▸ **Work task**
Return exactly those lines of the material below that fall between the line holding "Open concept kitchen" and the line holding "a living room", inclusive.

▸ **Source data**

-*-

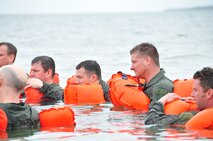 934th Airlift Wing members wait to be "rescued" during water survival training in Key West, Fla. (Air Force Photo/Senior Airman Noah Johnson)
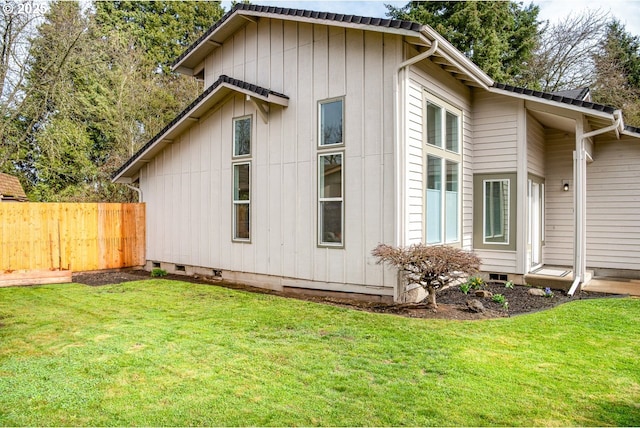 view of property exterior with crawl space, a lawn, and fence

-*-

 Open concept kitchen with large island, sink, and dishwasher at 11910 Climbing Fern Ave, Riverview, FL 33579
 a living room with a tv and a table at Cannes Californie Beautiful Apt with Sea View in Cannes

-*-

▸ **Answer section**
 Open concept kitchen with large island, sink, and dishwasher at 11910 Climbing Fern Ave, Riverview, FL 33579
 a living room with a tv and a table at Cannes Californie Beautiful Apt with Sea View in Cannes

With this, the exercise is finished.